Is there a diagram that shows a length that corresponds to $1+\cos \theta$?
Student Solutions
Well done to Jessica from Tiffin Girls' School and Minhaj from St Ivo School who both found proofs of the two identities using these diagrams.
Jessica's idea, for both identities, was to use the two right angled triangles $\triangle AOB$ and $\triangle ACB$ in the diagram below.
To prove $\cos^2{\frac{\theta}{2}} \equiv \frac{1}{2}(1+\cos{\theta})$
In $\triangle AOB$:
$OB=\sqrt{1-h^2}$ (by using Pythagoras' Theorem)
$\cos{\theta}=\frac{OB}{OA} =\sqrt{1-h^2}$
$h^2=1-\cos^2{\theta}$
In $\triangle ACB$:
$BC=BO+OC=1+\sqrt{1-h^2}$
$AC^2=AB^2+BC^2=h^2+(1+\sqrt{1-h^2})^2$
$\cos^2{\frac{\theta}{2}}=\frac{BC^2}{AC^2}=\frac{(1+\sqrt{1-h^2})^2}{(1+\sqrt{1-h^2})^2+h^2}$
Since we know $\cos{\theta}=\sqrt{1-h^2}$ and $h^2=1-\cos^2{\theta}$ we can get this in terms of $\cos{\theta}$:
$\cos^2{\frac{\theta}{2}}=\frac{(1+\cos{\theta})^2}{(1+\cos{\theta})^2+1-\cos^2{\theta}}=\frac{(1+\cos{\theta})^2}{2+2\cos{\theta}}=\frac{1}{2}(1+\cos{\theta})$
To prove $\sin^2{\frac{\theta}{2}} \equiv \frac{1}{2}(1-\cos{\theta})$:
In $\triangle AOB$:
$\sin{\theta}=\frac{AB}{AO}=\frac{h}{1}=h$
In $\triangle ACB$:
$\sin^2{\frac{\theta}{2}}=\frac{h^2}{(1+\sqrt{1-h^2})^2+h^2}$
As in the previous proof we can use $\cos{\theta}=\sqrt{1-h^2}$ and $h^2=1-\cos^2{\theta}$ to get:
$\sin^2{\frac{\theta}{2}}=\frac{1-\cos^2{\theta}}{(1+\cos{\theta})^2+1-\cos^2{\theta}}=\frac{(1+\cos{\theta})(1-\cos{\theta})}{2(1+\cos{\theta})}=\frac{1}{2}(1-\cos{\theta})$
Minhaj found an alternative way to prove these identies using different diagrams.
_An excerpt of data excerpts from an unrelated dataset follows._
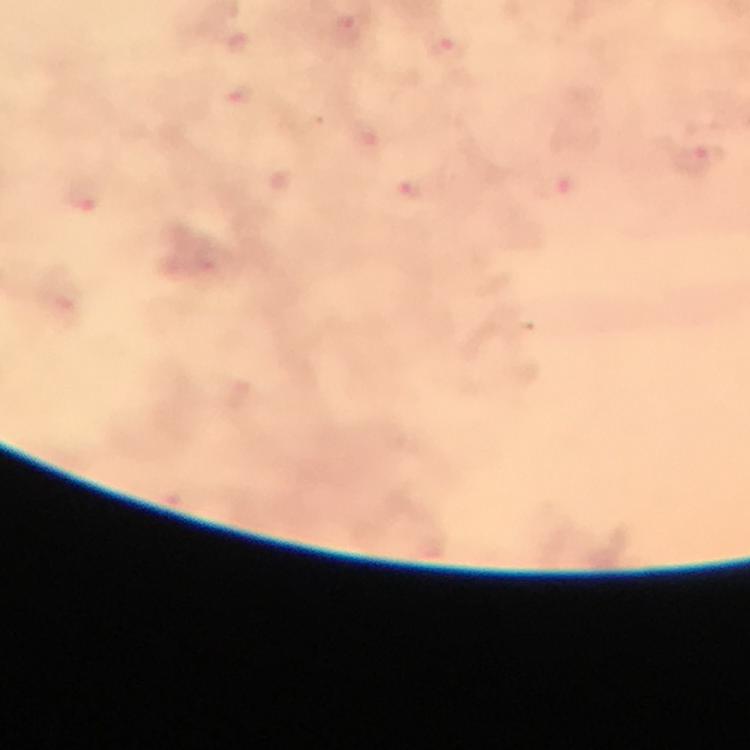
Approximate centers as {x, y} in pixels.
Malaria parasites: {693, 160}, {411, 189}.

immersion_oil: applied
cropped_from: one field of view
context: from a diagnostic examination for malaria
preparation: thick blood film
magnification: 100x
stain: Giemsa
capture: smartphone mounted on the microscope
image_size: 750×750 pixelsIdentify the cell.
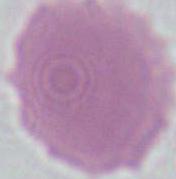

An erythrocyte.

Micrograph. 1000x magnification.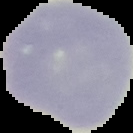

malaria status = uninfected
preparation = thin blood smear
image type = segmented cell region on a black background
image size = 133×133 pixels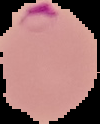
Summary:
  - Preparation: thin blood film
  - Image size: 100×124 pixels
  - Result: Plasmodium parasites detected
  - Image type: cell region segmented out of the field of view; surrounding area masked to black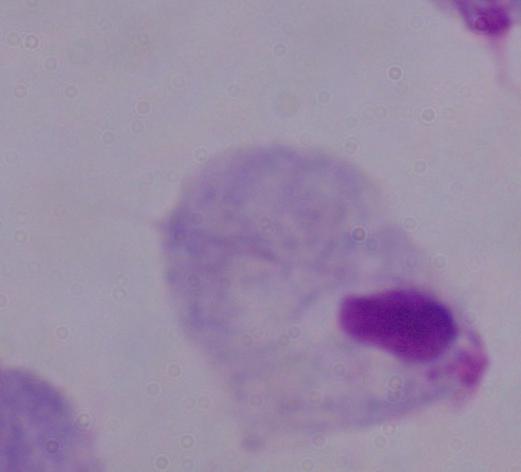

Here is his proof of $\cos^2{\frac{\theta}{2}} \equiv \frac{1}{2}(1+\cos{\theta})$.
Note: In triangle AOC, lines CD and DA are equal (circle theorem: OD passes through the centre of the circle and is the perpendicular bisector of the chord CA, therefore since it bisects CA, CD=DA)
1. $\cos{\frac{\theta}{2}} = \frac{CD}{1}=CD$. Since $CD=DA$, $DA=\cos{\frac{\theta}{2}}$ too.
2. So $CA = CD + DA = 2 \cos{\frac{\theta}{2}}$
3. Have that $CB = \cos{\theta}+1$ and $AB = \sin{\theta}$
4. From Pythagoras' theorem have that $CB^2 + AB^2 = CA^2$,
so $(\cos{\theta}+1)^2 + \sin^2{\theta} = 4 \cos^2{\frac{\theta}{2}}$
5. Substituting $\sin^2{\theta} = 1-\cos^2{\theta}$ and rearranging gives:
$(\cos{\theta}+1)^2+(1-\cos^2{\theta}) = 4\cos^2{\frac{\theta}{2}}$
$cos^2{\theta}+2\cos{\theta}+1+1-\cos^2{\theta}=4\cos^2{\frac{\theta}{2}}$
$2 \cos{\theta}+2 = 4\cos^2{\frac{\theta}{2}}$
$\cos^2{\frac{\theta}{2}}=\frac{1}{2}(\cos{\theta}+1)$
Yet another way to complete this proof after point 3 without using pythagoras could be to look at the expression for $\cos{\frac{\theta}{2}}$ in the triangle $ACB$.